The numbers are as overwhelming as they are unsurprising. Korn/Ferry’s McNamara says gender diversity in the C-suite, particularly for technology managers, is a systemic issue he's seen since he began his executive recruiting career at Heidrick & Struggles in 1995. One of the reasons is that IT still suffers from the perception problem: Most people still view the CIO as some guy with a computer science background who manages servers. The male-dominated culture, portrayed in television shows such as the AMC series "Halt and Catch Fire," can be unappealing to women.

It needn't be this way, says McNamara, who notes that the CIO role has evolved beyond the data center to become more focused on driving business transformations and customer-facing initiatives. The digital era is characterized by on-demand services and the democratization of mobile and cloud computing. Two decades ago most corporate computers were sealed in air-conditioned rooms. Today consumers walk around with smartphones in their pockets and order products and services from the likes of Amazon.com and Uber.

McNamara says that while a technical background helps, many successful CIOs today are smart, high-performing leaders who can manage complex, large-budget projects and deliver them on time. "The path for CIOs used to be development, infrastructure, architecture and over time you'd become a candidate for a CIO role," McNamara says. "But you don't need to [follow] that path anymore. There are a number of CIOs who aren't technical but are great leaders."

Women’s leadership choices extending beyond IT

But here's another truth: There are also a number of women for whom the CIO role is simply not as attractive as other emerging functions. The proliferation of digital transformations has given rise to several prominent, high-level positions for strong female leaders. Witness GE's Beth Comstock, who after introducing lean startup principles at the industrial manufacturer while serving as CMO, was promoted to vice chair of business innovations, where she focuses on business model transformation. And some top-performing women CIOs, including GE's Jamie Miller, Deutsche Bank's Kim Hammonds and Intel's Kim Stevenson, have been promoted to other roles within their organizations.

[ Related: 4 women describe their nontraditional journeys to tech ]

"Maybe the CIO role is not the ultimate choice for women who can pick and choose where they go," says Gillenwater, of Boardroom Insiders.

Gartner analyst Tina Nunno says more women are moving into chief digital officer or similar roles. “It’s a highly strategic, customer-facing role, and quite a few women are gravitating to that particular role,” Nunno says.

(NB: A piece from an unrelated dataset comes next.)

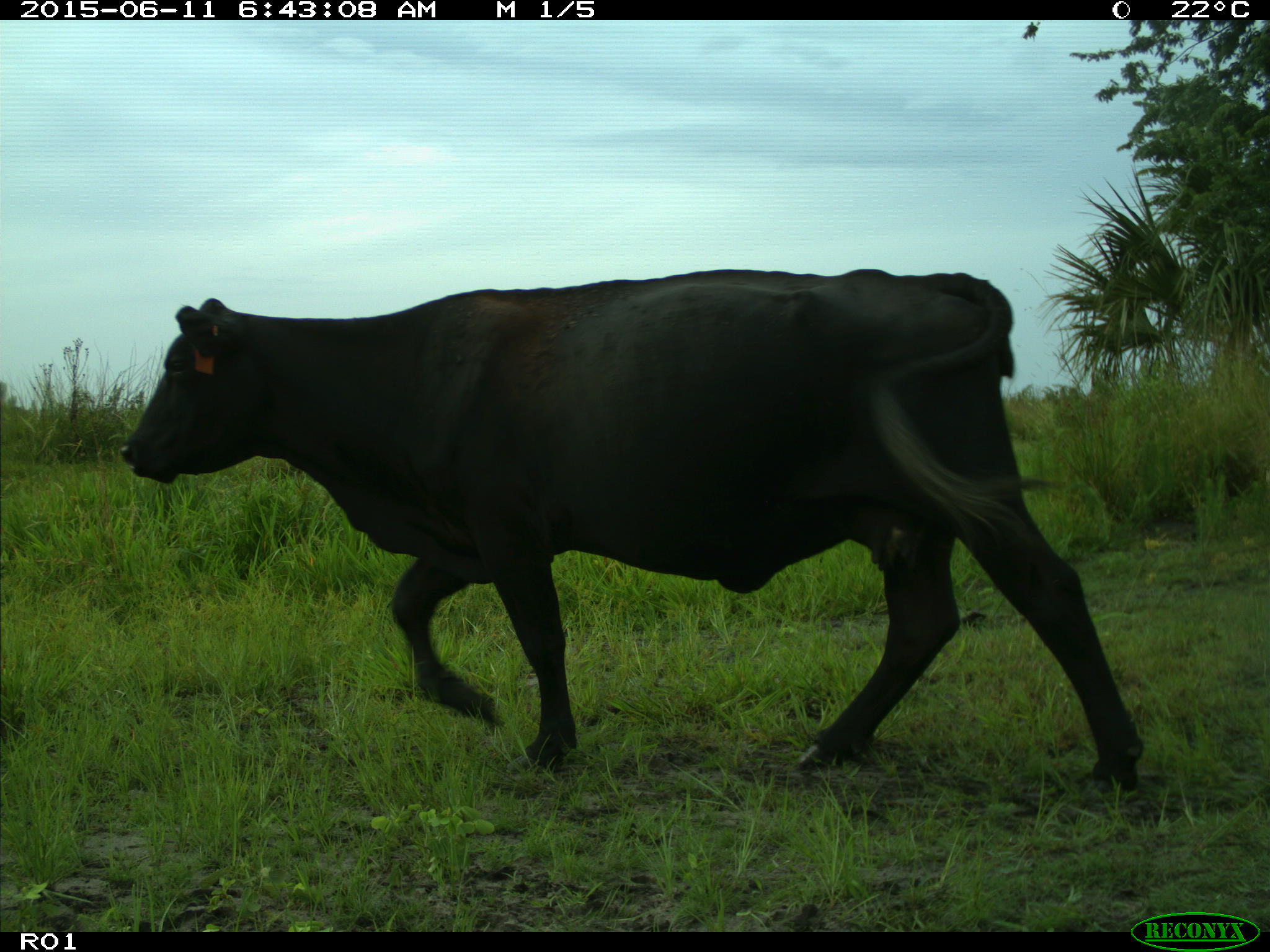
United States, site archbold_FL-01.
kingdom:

Earlier this week, Rent-A-Center CIO Angela Yochem hired Wal-Mart executive Lety Nettles as vice president of digital integration, a newly created position at the furniture company.

Whether women who assume leadership roles outside of IT return to become CIOs in the future remains a question. But corporate boards are keenly interested in instituting more diversity in their C-suites because of empirical evidence that diversity tends to engender greater profitability. In February, the Peterson Institute for International Economics and EY found that companies with at least 30 percent women in leadership roles may boost their net profit margins by 15 percent compared to those with no female leaders.

There is no easy path to solving the gender diversity problem, though Nunno says the greater awareness Silicon Valley companies have brought to diversity can help. For instance, she says that recent controversies about unequal pay have forced Silicon Valley companies to review and compare salaries of women and men. "This could force companies to look more objectively at how people are performing and have a much broader discussion on who they're looking at as potential leaders," Nunno says.